● **Extrait fourni**
>>>

Assurément, l’oeuvre fut montée en 1928 sous de biens mauvais auspices. jusqu’à la première, qui croyait à la possibilité du succès ? Le théâtre Am Schiffbauerdam n’était guère populaire. Brecht et Weil durent travailler jour et nuit pour achever leur version à partir de l’Opéra des Gueux, de John Gay. Carola Neher dut renoncer au rôle de Polly car son mari, le poète Klabund, agonisait. On se méfiait d’ Harold Paulsen, acteur d’opérettes, à qui avait été confié le rôle de Mackie et même sur l’affiche le nom de la femme de Kurt Weill, Lotte Lenya, l’inoubliable Jenny-des-lupanars, avait été oublié.

<<<

● **Questions sur la géométrie des scènes**
>>>

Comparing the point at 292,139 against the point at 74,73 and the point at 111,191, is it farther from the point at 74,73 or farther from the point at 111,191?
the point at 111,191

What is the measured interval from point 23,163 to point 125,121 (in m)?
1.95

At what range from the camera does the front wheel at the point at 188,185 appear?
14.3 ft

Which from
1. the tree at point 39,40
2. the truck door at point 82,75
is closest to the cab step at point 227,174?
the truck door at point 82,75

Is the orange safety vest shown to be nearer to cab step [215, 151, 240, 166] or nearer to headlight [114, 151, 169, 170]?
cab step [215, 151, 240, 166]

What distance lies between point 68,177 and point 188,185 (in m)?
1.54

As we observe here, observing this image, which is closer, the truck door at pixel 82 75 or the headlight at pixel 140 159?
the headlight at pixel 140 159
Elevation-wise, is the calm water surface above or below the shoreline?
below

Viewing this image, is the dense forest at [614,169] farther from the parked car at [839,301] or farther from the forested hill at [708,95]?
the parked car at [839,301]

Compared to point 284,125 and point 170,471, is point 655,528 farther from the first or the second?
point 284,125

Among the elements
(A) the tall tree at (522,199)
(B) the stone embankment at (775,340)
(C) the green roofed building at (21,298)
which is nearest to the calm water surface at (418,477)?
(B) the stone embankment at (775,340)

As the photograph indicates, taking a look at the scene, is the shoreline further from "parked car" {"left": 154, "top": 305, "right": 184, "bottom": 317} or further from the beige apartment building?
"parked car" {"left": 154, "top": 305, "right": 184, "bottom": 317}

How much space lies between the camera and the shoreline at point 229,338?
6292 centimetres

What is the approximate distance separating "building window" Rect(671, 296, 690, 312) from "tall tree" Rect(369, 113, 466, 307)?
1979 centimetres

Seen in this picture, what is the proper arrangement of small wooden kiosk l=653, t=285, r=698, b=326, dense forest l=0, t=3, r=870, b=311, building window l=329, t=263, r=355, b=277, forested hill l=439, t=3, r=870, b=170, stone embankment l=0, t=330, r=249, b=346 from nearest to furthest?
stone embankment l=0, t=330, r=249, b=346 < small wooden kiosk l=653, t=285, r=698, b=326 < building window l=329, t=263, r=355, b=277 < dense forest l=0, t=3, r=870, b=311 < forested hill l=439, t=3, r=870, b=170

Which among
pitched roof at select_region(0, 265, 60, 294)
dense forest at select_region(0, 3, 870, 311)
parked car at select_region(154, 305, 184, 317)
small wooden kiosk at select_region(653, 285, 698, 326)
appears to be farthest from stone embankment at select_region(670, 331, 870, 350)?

<<<

● **Consigne 1**
D'après l'extrait fourni, pour quelle raison Carola Neher dut-elle renoncer au rôle de Polly ?
● **Consigne 2**
Recopiez le passage de l'extrait fourni qui débute aux mots « Assurément, l’oeuvre fut » et s'achève après « avait été oublié. ».

● **Réponse attendue 1**
Parce que son mari, le poète Klabund, agonisait.

● **Réponse attendue 2**
Assurément, l’oeuvre fut montée en 1928 sous de biens mauvais auspices. jusqu’à la première, qui croyait à la possibilité du succès ? Le théâtre Am Schiffbauerdam n’était guère populaire. Brecht et Weil durent travailler jour et nuit pour achever leur version à partir de l’Opéra des Gueux, de John Gay. Carola Neher dut renoncer au rôle de Polly car son mari, le poète Klabund, agonisait. On se méfiait d’ Harold Paulsen, acteur d’opérettes, à qui avait été confié le rôle de Mackie et même sur l’affiche le nom de la femme de Kurt Weill, Lotte Lenya, l’inoubliable Jenny-des-lupanars, avait été oublié.